#### [THE PROBLEM]
Reproduce the items starting at the line that contains "Δt(171Å) +0/+72/+84 min. Source: automated SDO event catalogue." and ending at the line that contains "emerging-flux region: (335, 211)", swapping every "peak" for "maximum" and leaving everything else unchanged.
※ ※ ※
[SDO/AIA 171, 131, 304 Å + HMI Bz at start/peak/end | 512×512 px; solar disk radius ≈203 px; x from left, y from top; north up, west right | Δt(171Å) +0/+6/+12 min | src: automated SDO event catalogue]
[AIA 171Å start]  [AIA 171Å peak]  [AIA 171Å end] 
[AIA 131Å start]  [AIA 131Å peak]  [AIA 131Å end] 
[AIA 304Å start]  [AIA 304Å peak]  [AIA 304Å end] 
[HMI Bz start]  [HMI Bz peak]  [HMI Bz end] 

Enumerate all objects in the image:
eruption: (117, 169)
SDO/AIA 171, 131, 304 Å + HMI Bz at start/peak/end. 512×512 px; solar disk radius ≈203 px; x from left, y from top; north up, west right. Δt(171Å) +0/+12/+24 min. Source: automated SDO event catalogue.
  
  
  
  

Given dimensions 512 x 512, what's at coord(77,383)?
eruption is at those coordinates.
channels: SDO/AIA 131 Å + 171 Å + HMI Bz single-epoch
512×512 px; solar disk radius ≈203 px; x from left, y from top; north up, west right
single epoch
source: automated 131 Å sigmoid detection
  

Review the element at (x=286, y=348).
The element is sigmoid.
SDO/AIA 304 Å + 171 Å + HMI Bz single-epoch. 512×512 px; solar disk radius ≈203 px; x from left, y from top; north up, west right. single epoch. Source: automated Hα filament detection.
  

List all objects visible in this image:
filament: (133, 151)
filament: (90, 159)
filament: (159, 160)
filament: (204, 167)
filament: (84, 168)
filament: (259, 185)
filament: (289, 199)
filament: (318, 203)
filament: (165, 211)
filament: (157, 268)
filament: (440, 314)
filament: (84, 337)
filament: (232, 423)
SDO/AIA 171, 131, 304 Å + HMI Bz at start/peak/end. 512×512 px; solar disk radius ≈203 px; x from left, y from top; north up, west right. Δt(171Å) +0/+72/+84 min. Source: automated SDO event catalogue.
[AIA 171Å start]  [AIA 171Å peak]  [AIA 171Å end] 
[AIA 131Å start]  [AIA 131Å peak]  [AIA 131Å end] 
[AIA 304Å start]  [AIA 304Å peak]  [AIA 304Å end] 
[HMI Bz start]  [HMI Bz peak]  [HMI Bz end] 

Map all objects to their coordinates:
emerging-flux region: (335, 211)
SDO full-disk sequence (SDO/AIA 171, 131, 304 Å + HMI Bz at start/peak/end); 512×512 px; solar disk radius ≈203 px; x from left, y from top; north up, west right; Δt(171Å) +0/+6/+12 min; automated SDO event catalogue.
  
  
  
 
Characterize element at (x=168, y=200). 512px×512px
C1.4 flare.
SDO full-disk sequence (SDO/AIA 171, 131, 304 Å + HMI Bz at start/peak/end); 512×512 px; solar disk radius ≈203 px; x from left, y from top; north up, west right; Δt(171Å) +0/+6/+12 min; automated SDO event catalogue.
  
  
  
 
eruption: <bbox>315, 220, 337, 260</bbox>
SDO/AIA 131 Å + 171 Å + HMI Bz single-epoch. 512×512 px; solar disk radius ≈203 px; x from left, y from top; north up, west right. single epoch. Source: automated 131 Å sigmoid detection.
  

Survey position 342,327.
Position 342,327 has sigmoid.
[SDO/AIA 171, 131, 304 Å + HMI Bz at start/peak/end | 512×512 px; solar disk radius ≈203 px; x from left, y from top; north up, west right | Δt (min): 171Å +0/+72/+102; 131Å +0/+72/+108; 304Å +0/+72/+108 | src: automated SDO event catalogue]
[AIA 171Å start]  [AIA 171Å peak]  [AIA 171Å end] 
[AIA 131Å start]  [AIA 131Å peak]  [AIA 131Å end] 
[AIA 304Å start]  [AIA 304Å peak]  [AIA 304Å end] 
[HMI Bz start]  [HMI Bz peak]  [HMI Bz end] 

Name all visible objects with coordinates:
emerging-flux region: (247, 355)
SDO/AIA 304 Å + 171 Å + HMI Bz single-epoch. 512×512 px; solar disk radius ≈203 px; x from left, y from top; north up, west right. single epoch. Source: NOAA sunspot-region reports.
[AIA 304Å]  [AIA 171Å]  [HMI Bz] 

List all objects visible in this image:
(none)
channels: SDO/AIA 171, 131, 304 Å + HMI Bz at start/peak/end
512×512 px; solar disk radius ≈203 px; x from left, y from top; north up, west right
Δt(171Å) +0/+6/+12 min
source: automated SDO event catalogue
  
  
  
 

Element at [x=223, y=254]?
※ ※ ※
#### [COMPLETED TASK]
SDO/AIA 171, 131, 304 Å + HMI Bz at start/maximum/end. 512×512 px; solar disk radius ≈203 px; x from left, y from top; north up, west right. Δt(171Å) +0/+72/+84 min. Source: automated SDO event catalogue.
[AIA 171Å start]  [AIA 171Å maximum]  [AIA 171Å end] 
[AIA 131Å start]  [AIA 131Å maximum]  [AIA 131Å end] 
[AIA 304Å start]  [AIA 304Å maximum]  [AIA 304Å end] 
[HMI Bz start]  [HMI Bz maximum]  [HMI Bz end] 

Map all objects to their coordinates:
emerging-flux region: (335, 211)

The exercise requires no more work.